Tutto quello che aveva sempre sognato si stava avverando, la strada verso il circuito maggiore americano non sembrava poi così impossibile. Nel 2010 gioca la Junior Ryder Cup con la compagine europea ma perde contro una squadra che includeva nomi quali Jordan Spieth e Justin Thomas. “Finita la cerimonia di chiusura siamo andati tutti insieme al Celtic Manor per seguire i campioni che si contendevano la Ryder Cup. Ricordo perfettamente l’atmosfera che si respirava, le migliaia di persone sulle tribune e il tifo da stadio che echeggiava lungo tutto il percorso. Quello è stato il giorno in cui mi sono detto: ecco cosa voglio fare da grande. Questo è il mio posto e farò tutto il possibile per giocare, un giorno, contro questi ragazzi”.

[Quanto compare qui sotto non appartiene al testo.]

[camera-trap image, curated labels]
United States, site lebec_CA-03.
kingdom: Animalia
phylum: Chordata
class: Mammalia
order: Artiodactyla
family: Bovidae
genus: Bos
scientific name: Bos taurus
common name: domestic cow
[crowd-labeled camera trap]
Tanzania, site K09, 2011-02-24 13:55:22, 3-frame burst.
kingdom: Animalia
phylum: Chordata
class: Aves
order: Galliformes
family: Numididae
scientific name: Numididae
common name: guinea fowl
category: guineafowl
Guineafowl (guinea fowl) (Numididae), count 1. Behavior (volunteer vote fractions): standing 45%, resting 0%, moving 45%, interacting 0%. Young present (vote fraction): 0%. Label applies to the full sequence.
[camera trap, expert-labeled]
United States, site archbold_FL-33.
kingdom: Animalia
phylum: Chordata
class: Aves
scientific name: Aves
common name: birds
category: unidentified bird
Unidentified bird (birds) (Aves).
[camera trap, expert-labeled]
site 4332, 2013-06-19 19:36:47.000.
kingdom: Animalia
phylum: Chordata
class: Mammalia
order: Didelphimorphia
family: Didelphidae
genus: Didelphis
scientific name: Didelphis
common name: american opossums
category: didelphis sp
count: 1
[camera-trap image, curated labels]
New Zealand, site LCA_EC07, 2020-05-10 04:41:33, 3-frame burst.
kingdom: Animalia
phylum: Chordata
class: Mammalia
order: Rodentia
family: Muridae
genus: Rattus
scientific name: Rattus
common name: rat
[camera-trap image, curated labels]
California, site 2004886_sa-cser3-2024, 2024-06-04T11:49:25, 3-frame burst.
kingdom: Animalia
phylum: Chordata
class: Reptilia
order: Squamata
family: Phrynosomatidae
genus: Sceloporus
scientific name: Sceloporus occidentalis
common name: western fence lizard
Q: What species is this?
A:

Poi, due anni dopo, la chiamata in uno dei college universitari più ambiti degli Stati Uniti, l’Oklahoma State University, e compagni di squadra come Viktor Hovland, con il quale vince nel 2018 il NCAA Division I Men’s Golf Championship, il più importante torneo al quale prendono parte tutte le università degli USA, nonché un bel biglietto da visita per l’imminente passaggio al professionismo.
La vita di Kris Ventura è stata ricca di ostacoli e colpi di scena. L’ultimo in ordine cronologico un’operazione d’urgenza per appendicite dieci giorni prima della fase finale di qualificazione per il Korn Ferry Tour, circuito minore americano. “Mentre mi stavo riprendendo dall’operazione, tutto ciò a cui riuscivo a pensare era quel torneo che avrebbe dovuto sancire la mia carriera da professionista. Se mi fossi ritirato, le possibilità di ottenere lo status di giocatore del Tour sarebbero state pressoché inesistenti”.
Ma, come si diceva poco fa, volere è potere. Il giovane norvegese si presenta sul tee della 1 dolorante e nemmeno in grado di completare uno swing intero. La storia però aveva in serbo per lui un lieto fine. Kris conquista la carta per il Korn Ferry Tour e nel suo primo anno da rookie ottiene due vittorie e vince l’ordine di merito, che gli permette di staccare il biglietto per la meta finale sognata da bambino: il PGA Tour.
“All’inizio, tutto quello a cui pensavo era conservare la mia carta ma contare e centellinare quanti soldi si guadagnano di settimana in settimana può farti impazzire. Ecco allora che ho deciso di focalizzarmi sul presente, avere una sana alimentazione e allenarmi con costanza. Avere un approccio positivo e razionale aiuta a superare le difficoltà. Il mio motto è ‘mai guardarsi alle spalle’ e pensare a cosa avrei potuto fare per cambiare la mia situazione. Bisogna sempre ragionare nel presente e proiettarsi nel futuro, fiduciosi nelle proprie capacità”.